I was lying in bed after national science fair 2015, thinking about one of the projects. A kid in grade 8 built a prosthetic hand that you could control with your other hand. This didn't make any sense to me - you just get one prosthetic hand instead of one real hand and a prosthetic one. This idea got me started thinking about other ways you can control prosthetic hands.
Implanted prosthetic hands are obviously the best way to go. They work by connecting electrodes to nerves via surgery, very similar to a real hand. However, it's incredibly expensive. Surface electrodes work for below elbow prosthetic hands, but if you also have a prosthetic forearm this can obviously not work.
So, I asked the question: how can we control prosthetic hands in an affordable way that doesn't require the loss of other bodily functions (using another hand).
What it does
Muse grip is a system that listens to jaw clench patterns and translates them into the clenching and releasing of a prosthetic hand.
How I built it
I built muse grip using a muse for detection of jaw clenches, a python backend for analysis of muse data and communication between muse and arduino, and an arduino with 3 servos as the prosthetic hand.
Challenges I ran into
Immediately, there were issues with communicating with the muse to get any data at all.
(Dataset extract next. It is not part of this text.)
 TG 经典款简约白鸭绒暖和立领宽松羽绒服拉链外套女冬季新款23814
There is no supported python library for muse, so I had to write my own workaround. Further, cleansing the data to get rid of false positives was quite difficult - often muse throws a 0 in the middle of a bunch of 1s and tries to mess everything up. Finally, communicating between python and arduino is generally undocumented, so I had to realize that serial communication requires bytes of an iterable (took some time to realize this).
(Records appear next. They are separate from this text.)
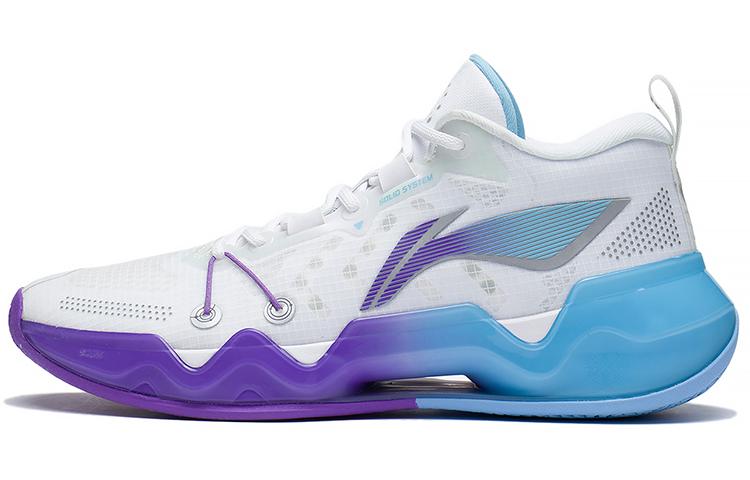 Li-Ning LINING Liren 2 Low Basketball Shoes Men Low Top Standard White/Blue/Purple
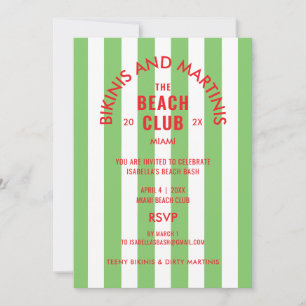 Bikinis und Martinis Beach Club Cabana Party Einladung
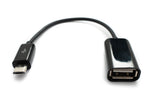 USB 2.0 Kabel 15 cm Micro B Stecker zu Typ A Buchse Adapter in Schwarz | System-S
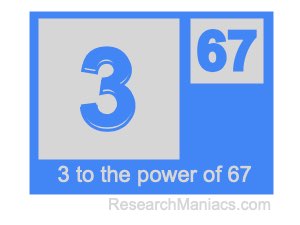 3 to the power of 67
I had never used servos prior to this, so using a servo was a completely new experience to me. Building a claw that could actually pick things up is quite difficult, I had issues with knex not being stable enough.
Accomplishments that I'm proud of
I'm proud of my reverse engineering of the muse - I looked at the data that the muse outputs to supported libraries and created my own in an unsupported environment, just throwing data at the muse until I was able to figure out some kind of understanding. I'm also proud of the pattern recognition algorithm, I think it's pretty awesome with user input.
What I learned
I learned that hardware hacks have a lot more issues than software hacks. Sometimes it feels like entire projects are falling apart, and that's incredibly unsettling. I learned to persevere and I got a product I'm happy with at the end!
What's next for Muse Grip
Next for muse grip is taking the code and porting it to a 3D printed prosthetic hand, such that we could have more realistic gripping for human interaction.